Paper No. 14
Presentation Time: 4:45 PM


REY, Patrice F.1, TEYSSIER, Christian2 and WHITNEY, Donna L.2, (1)EarthByte Research Group, School of Geosciences, The University of Sydney, Sydney, NSW 2006, Australia, (2)Earth Sciences, University of Minnesota, Minneapolis, MN 55455,

Observations of mountain belts and orogenic plateaux indicate that hot crustal rocks flow at depth and ascend to very shallow crustal levels by various mechanisms. In Archean cratons, deep crustal rocks fill anorogenic gneiss domes surrounded by greenstone belts. In all cases, exhumation of the deep crust requires that space be made via lateral displacement or extension in upper crust, downward return flow of upper crust (sagduction), localized erosion, or a combination of these mechanisms. A characterization of strain, temperature and pressure evolutions of hot middle to lower crustal rocks can help the inference of geologic settings from PTt data.

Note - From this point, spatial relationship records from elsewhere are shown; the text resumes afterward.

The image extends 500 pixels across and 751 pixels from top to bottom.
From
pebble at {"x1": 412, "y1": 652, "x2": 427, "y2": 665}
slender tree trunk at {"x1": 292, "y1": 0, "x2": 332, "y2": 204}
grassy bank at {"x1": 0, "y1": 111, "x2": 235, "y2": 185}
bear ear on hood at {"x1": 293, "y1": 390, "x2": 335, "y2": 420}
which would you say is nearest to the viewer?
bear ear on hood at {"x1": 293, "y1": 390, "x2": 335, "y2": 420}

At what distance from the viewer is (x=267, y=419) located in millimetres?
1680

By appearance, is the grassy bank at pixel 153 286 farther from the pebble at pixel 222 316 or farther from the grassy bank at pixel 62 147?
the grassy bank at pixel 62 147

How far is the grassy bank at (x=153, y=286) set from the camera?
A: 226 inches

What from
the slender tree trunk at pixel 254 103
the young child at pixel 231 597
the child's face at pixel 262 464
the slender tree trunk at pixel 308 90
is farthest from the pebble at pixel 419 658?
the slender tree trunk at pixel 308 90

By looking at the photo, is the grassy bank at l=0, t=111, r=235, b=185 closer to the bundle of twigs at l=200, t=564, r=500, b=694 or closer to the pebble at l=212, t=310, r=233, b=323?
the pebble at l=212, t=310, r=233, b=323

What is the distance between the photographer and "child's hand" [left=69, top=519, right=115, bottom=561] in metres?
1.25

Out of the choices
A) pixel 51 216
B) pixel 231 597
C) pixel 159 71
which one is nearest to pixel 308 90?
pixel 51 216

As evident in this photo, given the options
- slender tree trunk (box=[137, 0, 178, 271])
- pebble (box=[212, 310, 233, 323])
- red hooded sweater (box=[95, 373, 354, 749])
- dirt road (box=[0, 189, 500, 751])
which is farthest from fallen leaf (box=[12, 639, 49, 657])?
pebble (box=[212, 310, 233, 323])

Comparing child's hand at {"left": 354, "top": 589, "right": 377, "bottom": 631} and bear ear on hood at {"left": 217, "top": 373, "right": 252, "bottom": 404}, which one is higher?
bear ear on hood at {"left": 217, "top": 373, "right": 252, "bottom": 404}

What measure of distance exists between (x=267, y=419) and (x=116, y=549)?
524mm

As deep rocks approach their solidus, their viscosity decreases and they become sensitive to lateral pressure gradients. Normal to oblique extension of the upper crust leads to lateral pressure gradients that drive horizontal and upward flow of low-viscosity crust into the extending upper crust. Although deep crustal flow is dynamically linked to upper crust extension, the upper crust and deeper crust may display apparently opposite tectonic regimes and contrasting PT-strain evolutions, as semi-rigid divergent motion in the upper crust may trigger convergent flow in the deep crust. This process explains common features of orogens where lower crust contractional structures (upright folds, steeply dipping foliation and high-strain zones) are coeval with upper crust extension and basin development in and around gneiss domes. This result poses an interesting challenge; since tectonic regimes can be strongly partitioned vertically and laterally: can we infer motion of tectonic boundaries from the observations of finite strain in the ductile crust? High-resolution geochronologic-thermochronologic work, added to a good understanding of the metamorphic path of deep rocks in relation to melting and crystallization, can help demonstrate the coupling between deep crustal flow and upper crustal deformation.